What needs to be done: Render everything from the line containing "How far are" down to the end of the records as a two-column CSV with the headers record and answer, one row per record. Put each field in quotation marks and turn any line breaks into spaces.

## Start Material provided

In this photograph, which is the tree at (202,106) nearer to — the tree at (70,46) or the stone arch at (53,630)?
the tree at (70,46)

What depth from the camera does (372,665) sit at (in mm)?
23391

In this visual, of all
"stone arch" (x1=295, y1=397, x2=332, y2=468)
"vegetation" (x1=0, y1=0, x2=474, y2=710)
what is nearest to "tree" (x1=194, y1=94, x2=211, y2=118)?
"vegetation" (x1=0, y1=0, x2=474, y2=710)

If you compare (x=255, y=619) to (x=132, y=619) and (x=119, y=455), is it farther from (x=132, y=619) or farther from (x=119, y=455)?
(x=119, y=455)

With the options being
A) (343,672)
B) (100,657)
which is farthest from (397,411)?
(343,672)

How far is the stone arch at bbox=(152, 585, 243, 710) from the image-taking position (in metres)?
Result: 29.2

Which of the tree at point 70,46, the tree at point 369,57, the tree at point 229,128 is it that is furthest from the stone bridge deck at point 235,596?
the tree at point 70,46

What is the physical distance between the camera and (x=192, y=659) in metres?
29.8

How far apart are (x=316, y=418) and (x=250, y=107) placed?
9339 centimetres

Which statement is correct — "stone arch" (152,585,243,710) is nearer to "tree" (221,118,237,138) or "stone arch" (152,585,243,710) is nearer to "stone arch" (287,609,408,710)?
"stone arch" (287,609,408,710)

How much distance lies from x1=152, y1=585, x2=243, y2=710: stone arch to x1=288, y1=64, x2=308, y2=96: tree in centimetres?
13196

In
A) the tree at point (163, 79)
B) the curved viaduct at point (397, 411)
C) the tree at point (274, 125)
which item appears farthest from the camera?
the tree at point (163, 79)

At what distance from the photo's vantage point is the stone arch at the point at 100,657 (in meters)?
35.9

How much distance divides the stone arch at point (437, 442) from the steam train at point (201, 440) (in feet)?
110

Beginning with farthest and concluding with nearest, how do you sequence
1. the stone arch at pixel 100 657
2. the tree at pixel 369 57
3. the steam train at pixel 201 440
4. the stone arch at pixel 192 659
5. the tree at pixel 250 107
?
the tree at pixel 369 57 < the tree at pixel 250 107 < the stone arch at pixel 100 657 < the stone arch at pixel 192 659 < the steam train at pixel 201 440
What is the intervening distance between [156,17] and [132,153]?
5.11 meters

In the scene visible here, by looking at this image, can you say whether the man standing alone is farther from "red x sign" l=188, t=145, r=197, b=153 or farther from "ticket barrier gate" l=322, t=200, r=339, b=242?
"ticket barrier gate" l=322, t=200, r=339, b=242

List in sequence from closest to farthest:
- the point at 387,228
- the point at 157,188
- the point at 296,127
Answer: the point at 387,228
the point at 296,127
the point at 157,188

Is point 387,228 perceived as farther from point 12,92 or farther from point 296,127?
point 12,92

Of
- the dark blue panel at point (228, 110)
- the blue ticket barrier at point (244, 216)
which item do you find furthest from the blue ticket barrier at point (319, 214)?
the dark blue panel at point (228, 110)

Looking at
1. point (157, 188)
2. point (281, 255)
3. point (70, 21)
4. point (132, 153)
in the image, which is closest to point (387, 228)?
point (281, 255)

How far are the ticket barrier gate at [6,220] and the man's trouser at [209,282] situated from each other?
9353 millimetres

## End Material provided

Solution to this problem:
record,answer
"How far are the ticket barrier gate at [6,220] and the man's trouser at [209,282] situated from each other?","9353 millimetres"